Marc Vignal nous explique (1) que la notion de " génie original" naquit en musique au XVIIIème siècle, qui est, selon le philosophe et esthéticien J. G. Sulzer, celui qui " contribue de façon neuve et bénéfique à développer le goût d' un large public [et] ouvre de nouvelles sources de plaisir à une nation toute entière ".On appliqua alors cette notion surtout à des " révolutionnaires" que furent Carl Philipp Emanuel Bach et Haydn ,l' un et l' autre pionniers en matière de musique instrumentale, le premier en Allemagne du Nord essentiellement avec sa production pour clavier, le second, une génération plus tard, à Vienne et au niveau européen, principalement avec ses quatuors à cordes et ses symphonies. Ils sont à l' origine d' une rupture, entraînant à terme la fin de l' esthétique baroque.
Mais tout a vite évolué car vers 1820 Carl Philipp Emanuel Bach n' intéressait plus personne ou presque, alors que Beethoven s' était encore réclamé de lui: après Haydn et Mozart, Beethoven admire le Bach de Hambourg (2) Il avoue jouer avec délectation devant ses amis des oeuvres de Carl Philipp Emanuel Bach.A Breitkopf, il demande des partitions de [C. P. E. ] Bach qu'il ne reçoit pas. Et finit par réclamer: «Quant aux oeuvres de Carl Philipp Emanuel Bach,vous pouvez bien m'en faire cadeau, elles doivent pourrir chez vous ».« Pourrir » ? Sans doute Beethoven veut-il dire par là que les oeuvres de Carl Philipp Emanuel ne se vendent plus guère et que le goût en est passé.

Extrait de données =
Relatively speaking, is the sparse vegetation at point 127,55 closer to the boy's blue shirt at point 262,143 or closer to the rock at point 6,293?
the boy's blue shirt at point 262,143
* * *
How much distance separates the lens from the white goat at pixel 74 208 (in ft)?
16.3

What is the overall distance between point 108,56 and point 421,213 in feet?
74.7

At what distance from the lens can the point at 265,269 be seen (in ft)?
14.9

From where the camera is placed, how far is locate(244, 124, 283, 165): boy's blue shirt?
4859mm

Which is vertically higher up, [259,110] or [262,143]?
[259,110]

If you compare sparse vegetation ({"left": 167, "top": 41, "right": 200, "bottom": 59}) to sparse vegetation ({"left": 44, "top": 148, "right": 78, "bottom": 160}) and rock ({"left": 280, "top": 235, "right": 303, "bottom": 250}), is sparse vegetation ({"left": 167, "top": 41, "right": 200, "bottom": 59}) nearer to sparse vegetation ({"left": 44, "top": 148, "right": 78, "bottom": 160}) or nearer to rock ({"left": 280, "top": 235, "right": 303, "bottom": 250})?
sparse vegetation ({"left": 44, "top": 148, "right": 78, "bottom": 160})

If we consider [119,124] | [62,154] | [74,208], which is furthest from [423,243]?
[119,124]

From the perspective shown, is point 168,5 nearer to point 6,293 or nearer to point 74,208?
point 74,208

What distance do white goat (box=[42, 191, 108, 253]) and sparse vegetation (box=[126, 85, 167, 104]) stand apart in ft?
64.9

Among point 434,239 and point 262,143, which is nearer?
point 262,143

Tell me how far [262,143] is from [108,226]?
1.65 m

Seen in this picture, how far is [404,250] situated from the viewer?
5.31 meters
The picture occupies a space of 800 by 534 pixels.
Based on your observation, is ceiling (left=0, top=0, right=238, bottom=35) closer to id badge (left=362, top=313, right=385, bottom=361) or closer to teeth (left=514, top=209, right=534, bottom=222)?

Consignes à suivre =
Restituez mot pour mot, s'il vous plaît, le passage du texte sur Carl Philipp Emanuel Bach qui va de « Mais tout a » à « en est passé. ». Ces entrées proviennent d'une autre source.

Résultat attendu =
Mais tout a vite évolué car vers 1820 Carl Philipp Emanuel Bach n' intéressait plus personne ou presque, alors que Beethoven s' était encore réclamé de lui: après Haydn et Mozart, Beethoven admire le Bach de Hambourg (2) Il avoue jouer avec délectation devant ses amis des oeuvres de Carl Philipp Emanuel Bach.A Breitkopf, il demande des partitions de [C. P. E. ] Bach qu'il ne reçoit pas. Et finit par réclamer: «Quant aux oeuvres de Carl Philipp Emanuel Bach,vous pouvez bien m'en faire cadeau, elles doivent pourrir chez vous ».« Pourrir » ? Sans doute Beethoven veut-il dire par là que les oeuvres de Carl Philipp Emanuel ne se vendent plus guère et que le goût en est passé.